#### WHAT YOU ARE ASKED TO DO:
Print the records below exactly. Omit every picture.

DATA START

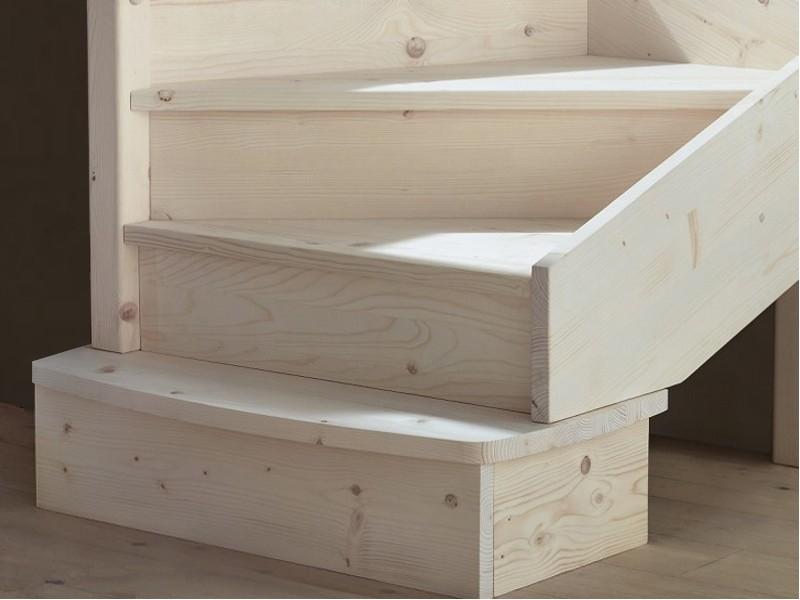 Scale interne in legno produzione scale scale a giorno for Rivestire una scala in legno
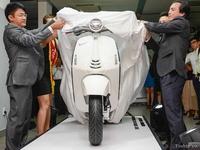 Vespa 946 nhập ngoài giá cao hơn chính hãng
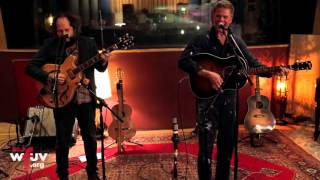 "Josh Ritter - ""Getting Ready to Get Down"" (Electric Lady Sessions)"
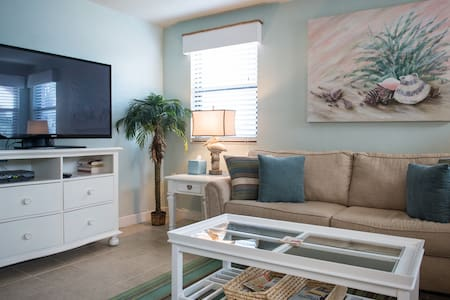 "CATCH THE ""SEABREEZE"" & SUN IN THIS CHARMING CONDO - Saint Pete Beach"
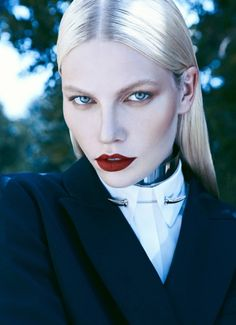 Top model Aline Weber teams up with fashion photographer Koray Birand for the flawless new Turkish Harper's Bazaar cover session. Moda Fashion, Fashion Models, Fashion Beauty, Snow Queen, Portrait Photography, Fashion Photography, Harper's Bazaar, Model Face, Glamour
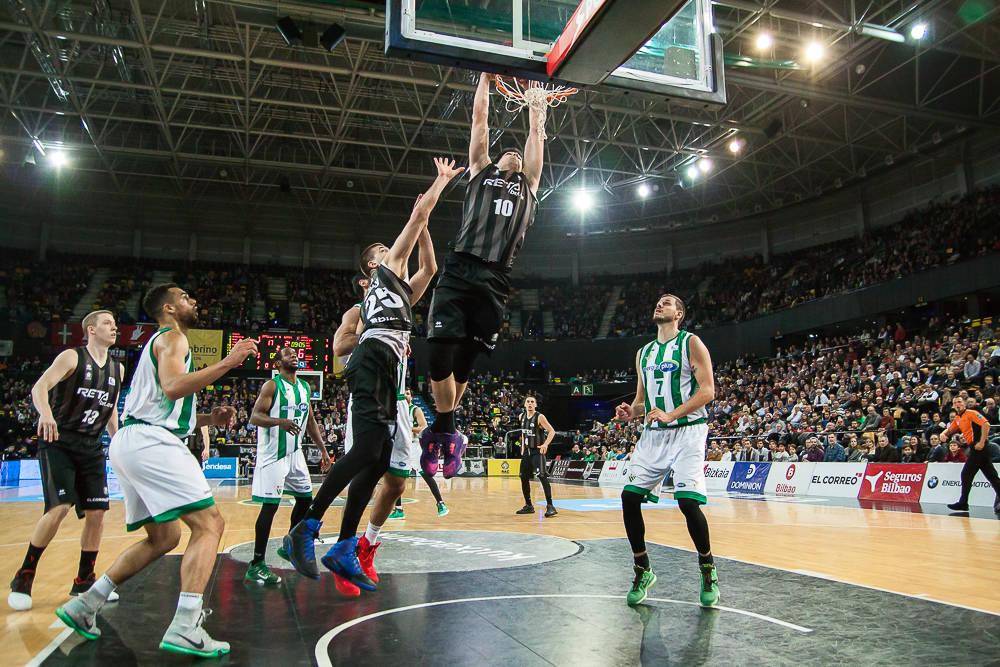 Mendia se cuelga del aro rival (Foto: Luis Fernando Boo).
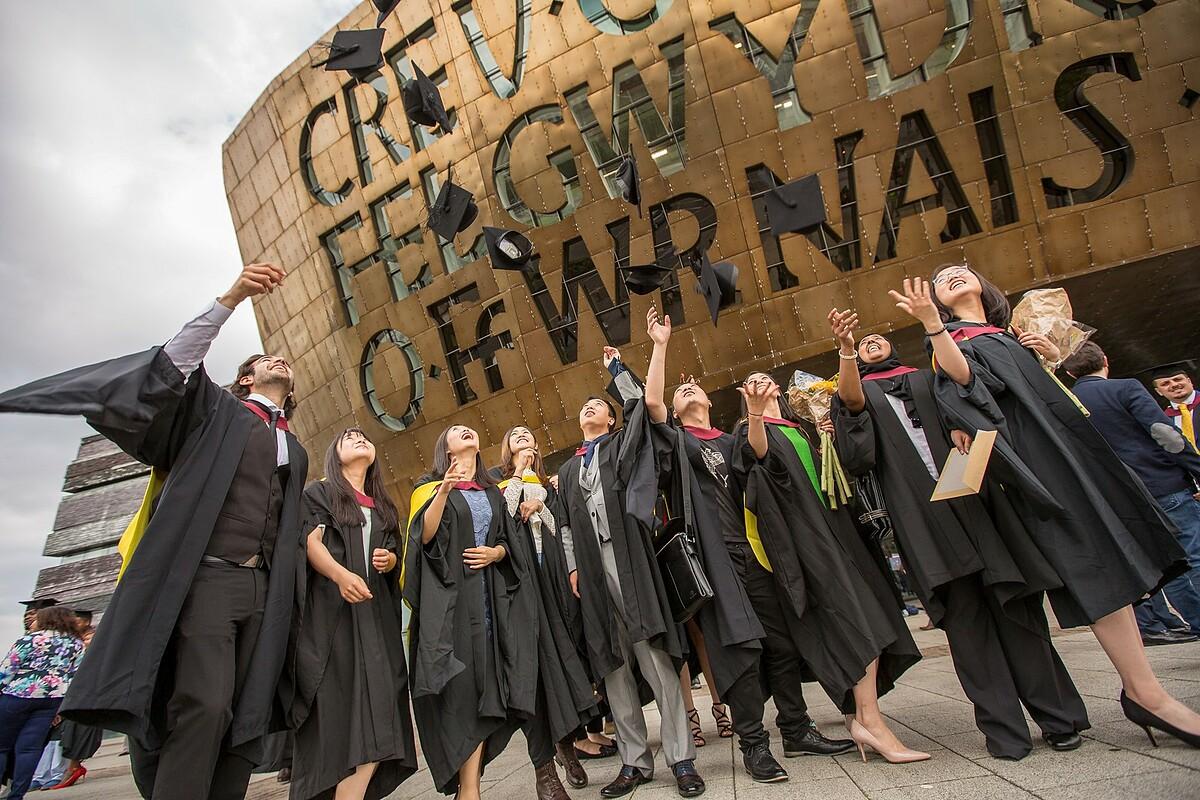 Các trường đại học tại Wales có 22.000 sinh viên quốc tế đến từ 132 quốc gia khác nhau.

DATA END

#### ANSWER SPACE:
 Scale interne in legno produzione scale scale a giorno for Rivestire una scala in legno
 Vespa 946 nhập ngoài giá cao hơn chính hãng
 "Josh Ritter - ""Getting Ready to Get Down"" (Electric Lady Sessions)"
 "CATCH THE ""SEABREEZE"" & SUN IN THIS CHARMING CONDO - Saint Pete Beach"
 Top model Aline Weber teams up with fashion photographer Koray Birand for the flawless new Turkish Harper's Bazaar cover session. Moda Fashion, Fashion Models, Fashion Beauty, Snow Queen, Portrait Photography, Fashion Photography, Harper's Bazaar, Model Face, Glamour
 Mendia se cuelga del aro rival (Foto: Luis Fernando Boo).
 Các trường đại học tại Wales có 22.000 sinh viên quốc tế đến từ 132 quốc gia khác nhau.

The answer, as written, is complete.